Estratto del documento:
+===+

L’esperienza emotiva
Il controllo delle emozioni
Non sempre diamo libero sfogo alle nostre emozioni, spesso ci troviamo nella condizione di voler o dover esercitare un controllo su di esse.
1) Spesso le emozioni vengono controllate per ragioni sociali (ad es. lo sfogo della collera può esporre alla ritorsione degli altri). La maggior parte delle volte controlliamo le emozioni in base alla loro natura: si tende a evitare emozioni spiacevoli e a ricercarne di piacevoli (motivazione edonica). 2) Per controllare le emozioni spesso prendiamo decisioni (es. decidiamo di immergerci nel lavoro per scacciare un dispiacere). 3) Altre volte ricorriamo al pensiero (riflettiamo su noi stessi e sulla situazione per vedere le cose in un modo da farci provare emozioni positive). 4) C’è anche un controllo basato sul conforto sociale, in cui sono gli altri ad aiutarci a controllare le nostre emozioni.

+===+

Dati archiviati:
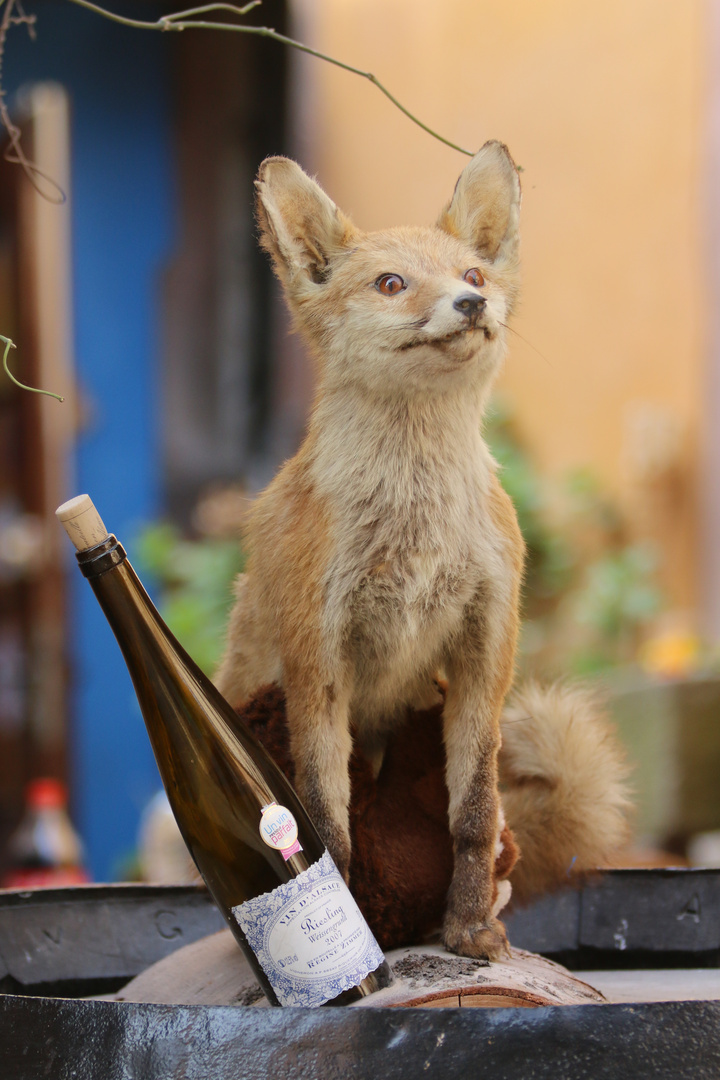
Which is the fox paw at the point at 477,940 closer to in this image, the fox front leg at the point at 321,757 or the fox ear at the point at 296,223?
the fox front leg at the point at 321,757

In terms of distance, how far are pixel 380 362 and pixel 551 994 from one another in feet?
1.37

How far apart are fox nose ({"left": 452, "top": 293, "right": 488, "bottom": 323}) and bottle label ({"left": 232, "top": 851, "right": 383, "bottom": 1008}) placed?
1.17 ft

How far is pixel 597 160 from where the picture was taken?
8.70 ft

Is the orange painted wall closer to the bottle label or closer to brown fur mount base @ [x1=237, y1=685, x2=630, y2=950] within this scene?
brown fur mount base @ [x1=237, y1=685, x2=630, y2=950]

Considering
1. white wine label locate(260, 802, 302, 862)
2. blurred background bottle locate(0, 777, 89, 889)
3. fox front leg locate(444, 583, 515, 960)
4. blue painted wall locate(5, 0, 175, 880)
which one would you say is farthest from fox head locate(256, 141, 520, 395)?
blue painted wall locate(5, 0, 175, 880)

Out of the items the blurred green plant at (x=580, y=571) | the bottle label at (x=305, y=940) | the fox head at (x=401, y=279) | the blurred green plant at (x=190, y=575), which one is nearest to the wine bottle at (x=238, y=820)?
the bottle label at (x=305, y=940)

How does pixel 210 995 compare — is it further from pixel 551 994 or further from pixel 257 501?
pixel 257 501

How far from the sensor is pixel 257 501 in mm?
743

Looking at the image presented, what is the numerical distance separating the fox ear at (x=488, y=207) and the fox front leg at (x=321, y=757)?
33cm

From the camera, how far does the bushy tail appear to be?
83cm

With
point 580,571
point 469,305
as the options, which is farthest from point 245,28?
point 580,571

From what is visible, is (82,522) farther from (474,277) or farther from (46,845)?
(46,845)

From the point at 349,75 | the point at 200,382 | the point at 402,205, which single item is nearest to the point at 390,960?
the point at 402,205

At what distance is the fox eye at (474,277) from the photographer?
2.23ft
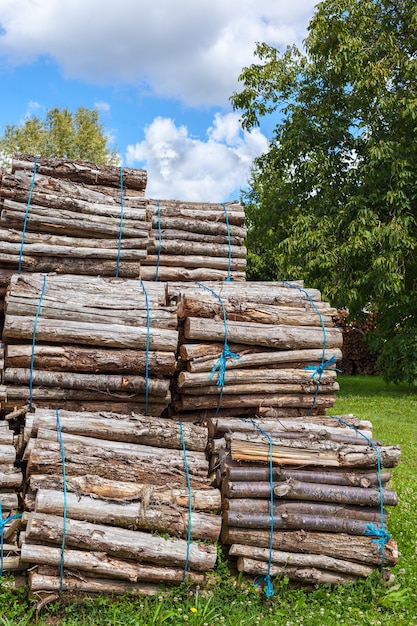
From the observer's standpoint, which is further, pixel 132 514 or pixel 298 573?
pixel 298 573

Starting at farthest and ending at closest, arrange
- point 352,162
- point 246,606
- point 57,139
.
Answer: point 57,139, point 352,162, point 246,606

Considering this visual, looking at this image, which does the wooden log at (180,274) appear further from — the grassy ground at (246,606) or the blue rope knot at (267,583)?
the blue rope knot at (267,583)

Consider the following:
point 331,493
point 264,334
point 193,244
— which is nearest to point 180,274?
point 193,244

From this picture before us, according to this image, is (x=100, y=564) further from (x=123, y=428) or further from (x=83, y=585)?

+===+

Le consegne:
**1.** Riporta senza modifiche il passo del testo sul controllo delle emozioni che comincia con le parole "1) Spesso le" e si chiude dopo le parole "le nostre emozioni.".
**2.** Traduci in inglese questa frase del testo sul controllo delle emozioni: "Non sempre diamo libero sfogo alle nostre emozioni, spesso ci troviamo nella condizione di voler o dover esercitare un controllo su di esse."
**3.** Scrivi la parte successiva del testo sul controllo delle emozioni, proseguendo dopo l'ultima frase riportata.

Risposte alle consegne:
**1.**
1) Spesso le emozioni vengono controllate per ragioni sociali (ad es. lo sfogo della collera può esporre alla ritorsione degli altri). La maggior parte delle volte controlliamo le emozioni in base alla loro natura: si tende a evitare emozioni spiacevoli e a ricercarne di piacevoli (motivazione edonica). 2) Per controllare le emozioni spesso prendiamo decisioni (es. decidiamo di immergerci nel lavoro per scacciare un dispiacere). 3) Altre volte ricorriamo al pensiero (riflettiamo su noi stessi e sulla situazione per vedere le cose in un modo da farci provare emozioni positive). 4) C’è anche un controllo basato sul conforto sociale, in cui sono gli altri ad aiutarci a controllare le nostre emozioni.

**2.** We do not always give free rein to our emotions; we often find ourselves wanting or having to exercise control over them.

**3.**
La comunicazione delle emozioni
Le emozioni vengono comunicate in parte intenzionalmente (per scopi precisi), altre volte in modo involontario, attraverso reazioni espressive spontanee. Quali effetti produce la comunicazione delle emozioni? 1) Relativamente frequente è il contagio emotivo: l’emozione manifestata dall’emittente suscita un’emozione simile nel ricevente (al sorriso rispondiamo con il sorriso e proviamo una gioia simile a quella che deve aver provato la persona che sorrideva). Si tratta di un’imitazione automatica e involontaria, probabilmente innata (favorisce la reciproca accettazione degli individui e l’armonia sociale). 2) A volte si attivano emozioni complementari: l’emittente manifesta un’emozione e il ricevente ne prova un’altra che facilita l’instaurarsi di un rapporto sociale di protezione, di aiuto, ecc. (l’ostentazione di emozioni infantili di gioia e sorpresa è un espediente spesso utilizzato, specie dalle donne, per suscitare negli altri sentimenti complementari di simpatia, affetto e protezione). 3) Comunicare le emozioni serve anche alla presentazione di sé e a esercitare un controllo sulle relazioni (vedi intelligenza emotiva).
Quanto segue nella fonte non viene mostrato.